(WRITTEN TASK 1):
In the entries, switch "chairs" to "stools" in everything from the line containing "Extract chairs from" down to the line containing "xmin=67 ymin=286 xmax=98 ymax=410". Return only those lines, with nothing else altered.

(SOURCE EXTRACT):
((

DOI-BOR / PyForecast

PyForecast is a statistical modeling tool used by Reclamation water managers and reservoir operators to train and build predictive models for seasonal inflows and streamflows. PyForecast allows users to make current water-year forecasts using models developed with the program.
Other
28 stars 12 forks source link

Backward model selection issues #36

Open jslanini opened 5 years ago

jslanini commented 5 years ago

Creates models with a ton of variables. Crashes when models are selected.

jslanini commented 5 years ago

Note: with PCA regression

jslanini commented 5 years ago

z score also crashes

tjrocha commented 5 years ago

Can confirm with hebgen.fcst file. Looking into it...

Previous tests with a small number of predictors looked like it was working ok and even coming up with the same solutions as the Forward-Selection algorithm.

tjrocha commented 5 years ago

Creates models with a ton of variables

  • After digging into the code and stepping through the process, it seems likely that the backward feature selection (and the forward feature selection algorithm for that matter) seems to be settling into a local min/max depending on which model scoring method is selected. The code attempts to dig out of these local optimal spots near the end of the selection process by removing 1 and adding 2 predictors in the case of the forward selection algorithm and adding 1 and removing 2 predictors in the case of the backward selection algorithm. For sufficiently large predictor sets however it may be the case that adding/removing even 2 at a time may not be sufficient to dig out of the local min/max. As a result, there may be a bias towards less features (predictors) in the forward selection case and a bias for more features in the backwards selection case.

Crashes when models are selected.

  • Still looking into this...
tjrocha commented 5 years ago

Crashing bug is fixed.

))

(RECORDED DATA):
((

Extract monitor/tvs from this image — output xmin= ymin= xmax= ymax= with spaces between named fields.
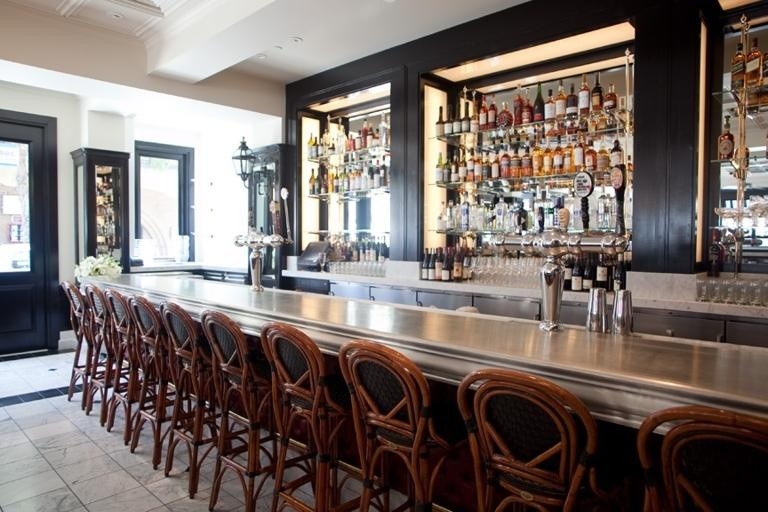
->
xmin=297 ymin=242 xmax=330 ymax=268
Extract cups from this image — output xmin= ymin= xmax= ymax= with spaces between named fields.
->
xmin=695 ymin=271 xmax=766 ymax=308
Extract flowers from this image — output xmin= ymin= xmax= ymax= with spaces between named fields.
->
xmin=73 ymin=253 xmax=123 ymax=277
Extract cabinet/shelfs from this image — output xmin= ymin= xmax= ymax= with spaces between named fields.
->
xmin=285 ymin=61 xmax=407 ymax=261
xmin=70 ymin=148 xmax=130 ymax=273
xmin=664 ymin=0 xmax=768 ymax=273
xmin=411 ymin=17 xmax=664 ymax=262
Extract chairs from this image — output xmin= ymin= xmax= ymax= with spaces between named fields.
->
xmin=459 ymin=368 xmax=603 ymax=510
xmin=85 ymin=288 xmax=119 ymax=428
xmin=109 ymin=295 xmax=146 ymax=444
xmin=339 ymin=343 xmax=477 ymax=510
xmin=67 ymin=286 xmax=98 ymax=410
xmin=163 ymin=306 xmax=241 ymax=500
xmin=202 ymin=313 xmax=315 ymax=511
xmin=261 ymin=327 xmax=397 ymax=512
xmin=130 ymin=301 xmax=197 ymax=470
xmin=637 ymin=405 xmax=768 ymax=510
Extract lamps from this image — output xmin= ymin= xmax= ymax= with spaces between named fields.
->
xmin=230 ymin=136 xmax=269 ymax=193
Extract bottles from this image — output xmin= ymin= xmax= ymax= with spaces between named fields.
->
xmin=587 ymin=285 xmax=608 ymax=334
xmin=729 ymin=43 xmax=747 ymax=89
xmin=706 ymin=228 xmax=722 ymax=276
xmin=308 ymin=111 xmax=391 ymax=196
xmin=744 ymin=37 xmax=764 ymax=87
xmin=611 ymin=287 xmax=632 ymax=335
xmin=729 ymin=145 xmax=750 ymax=183
xmin=715 ymin=114 xmax=745 ymax=161
xmin=748 ymin=90 xmax=763 ymax=115
xmin=312 ymin=229 xmax=391 ymax=276
xmin=421 ymin=70 xmax=631 ymax=291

))

(WRITTEN TASK 2):
Condense the paragraph of the PyForecast issue thread that begins "After digging into the code" into a short bulleted list that keeps its main points.

(REPLY 1):
Extract stools from this image — output xmin= ymin= xmax= ymax= with spaces between named fields.
->
xmin=459 ymin=368 xmax=603 ymax=510
xmin=85 ymin=288 xmax=119 ymax=428
xmin=109 ymin=295 xmax=146 ymax=444
xmin=339 ymin=343 xmax=477 ymax=510
xmin=67 ymin=286 xmax=98 ymax=410

(REPLY 2):
- Backward feature selection, and forward selection as well, seems to settle into a local min/max that depends on the chosen model scoring method.
- Near the end of selection, the code tries to escape these local optima. Forward selection removes 1 predictor and adds 2, and backward selection adds 1 and removes 2.
- With large enough predictor sets, adding or removing even 2 at a time may not be enough to escape.
- As a result, forward selection may be biased toward fewer features (predictors) and backward selection toward more.